2024-03-19 Project Proposal: Removal of the Ingestion Server

Author: @stacimc

Reviewers

Project summary

Currently, our data refresh process is orchestrated by Airflow, but the work is actually performed on a bespoke ingestion server. This server is relatively complex compared to our needs, difficult to maintain, and makes the data refresh process unnecessarily opaque. Because the refresh is triggered in a single task on the ingestion server, it is not possible to track the progress in Airflow or retry it from a point of failure. Progress must be discerned through periodic Slack notifications and inspection of logs in Cloudwatch.

In this project, we will move all operational pieces of the data refresh into Airflow and completely remove the ingestion server.

Goals

This project advances the DevEx/Infrastructure goal.

Moving the process entirely into Airflow will have the following advantages for the critical data refresh process:

  • Easier iteration, as changes to the majority of the implementation can be deployed immediately by simply merging code in the catalog

  • Increased reusability of code, particularly among the growing number of Elasticsearch DAGs (for example, the recreate_full_staging_index DAG could be made entirely redundant by moving the data refresh into Airflow)

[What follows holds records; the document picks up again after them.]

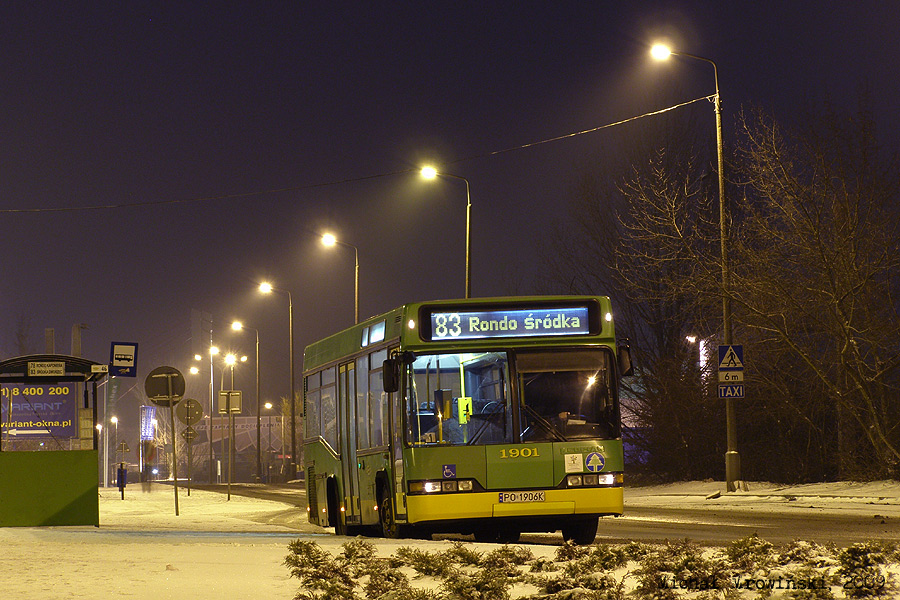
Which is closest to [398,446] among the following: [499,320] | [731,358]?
[499,320]

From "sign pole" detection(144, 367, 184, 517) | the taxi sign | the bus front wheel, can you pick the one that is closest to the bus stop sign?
"sign pole" detection(144, 367, 184, 517)

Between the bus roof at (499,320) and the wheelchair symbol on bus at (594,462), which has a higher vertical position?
the bus roof at (499,320)

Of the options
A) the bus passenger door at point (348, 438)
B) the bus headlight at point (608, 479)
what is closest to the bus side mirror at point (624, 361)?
the bus headlight at point (608, 479)

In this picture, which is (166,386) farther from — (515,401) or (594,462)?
(594,462)

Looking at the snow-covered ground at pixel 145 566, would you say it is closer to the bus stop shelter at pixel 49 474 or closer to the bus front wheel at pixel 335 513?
the bus stop shelter at pixel 49 474

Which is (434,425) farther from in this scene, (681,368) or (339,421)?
(681,368)

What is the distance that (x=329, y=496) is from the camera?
1820 cm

  • Increased observability of the process: we’ll have the ability to see exactly what step the refresh is on by inspecting the running DAG, with much more granularity even than the existing Slack notifications. This also includes much more convenient access to timing information.

  • Automatic addition of Airflow features like pausing and retrying, with no additional work required beyond moving the process into Airflow:

    • Ability to pause the data refresh. While this won’t automatically pause work that has been triggered on remote services (like queries being run in the API database or reindexing being performed by an indexer worker), it will prevent the next steps from running. For example, this allows us to pause the DAG before the reindexing steps are reached to prevent them from starting.

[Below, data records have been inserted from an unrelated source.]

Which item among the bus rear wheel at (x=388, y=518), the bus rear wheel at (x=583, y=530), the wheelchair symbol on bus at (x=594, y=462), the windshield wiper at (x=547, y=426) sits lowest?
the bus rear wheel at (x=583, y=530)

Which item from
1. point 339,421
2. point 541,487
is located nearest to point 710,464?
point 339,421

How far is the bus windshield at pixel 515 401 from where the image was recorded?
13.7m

    • Ability to retry failed tasks without having to restart the process from the beginning

  • Easier to introduce a staging data refresh DAG, which currently does not exist but which would be invaluable for testing of the process

Removing the ingestion server also has the following advantages from an infrastructure perspective:

  • Fewer services to manage overall; no maintenance of a bespoke server

  • Reduced costs (no requirement for 24/7 EC2 instance)

  • Improved deployments by reducing the number of deployable services, as well as reducing the scope of changes that require deployment

Requirements

  • The data refresh process should be managed entirely by Airflow

    • The expensive reindexing step currently makes use of a fleet of indexer workers, which will still be required and which can not be provided by Airflow directly. These should be managed by Airflow using ECS or EC2 operators, but as much of the reindexing logic as possible should remain in the catalog itself. More specifics are left to the implementation plan.

  • There should be no increase in the time it takes to perform a data refresh

Success

The project will be considered a success when at least one full audio and image data refresh are run successfully with the new implementation, and the ingestion server is removed. The staging and production ingestion server EC2 instances should be deleted along with all associated code in the monorepo and infrastructure repositories.

Infrastructure

This project will involve removing the ingestion server entirely.

Although specific details are left to the implementation plan, at minimum it will involve significant modifications to the existing indexer workers responsible for the reindexing work.

Marketing

None.

Required implementation plans

The vast majority of the consideration needed for implementation planning is related to the modifications needed for the indexer workers. We could split this work into two implementation plans:

  • Mechanism for spinning up the indexer workers from Airflow, along with infrastructure changes needed

  • Process for moving the rest of the data refresh into Airflow (data copy and cleaning, table/index promotion, etc)

Because the latter of these is so straightforward, it is appropriate in this case to combine these into a single implementation plan.